==== Records shown ====

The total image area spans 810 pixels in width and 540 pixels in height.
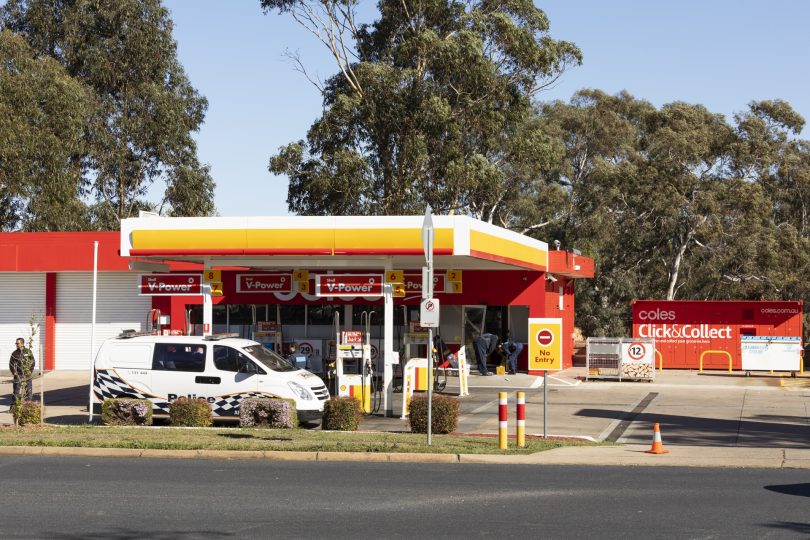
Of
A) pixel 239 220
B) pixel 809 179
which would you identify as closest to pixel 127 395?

====

• **Task prompt**
Change "closest to" to "nearest to" wherever it appears in the items above, and copy the rest of the text unchanged. Leave the pictures out of your answer.

• **Correct answer**
The total image area spans 810 pixels in width and 540 pixels in height.
Of
A) pixel 239 220
B) pixel 809 179
which would you identify as nearest to pixel 127 395?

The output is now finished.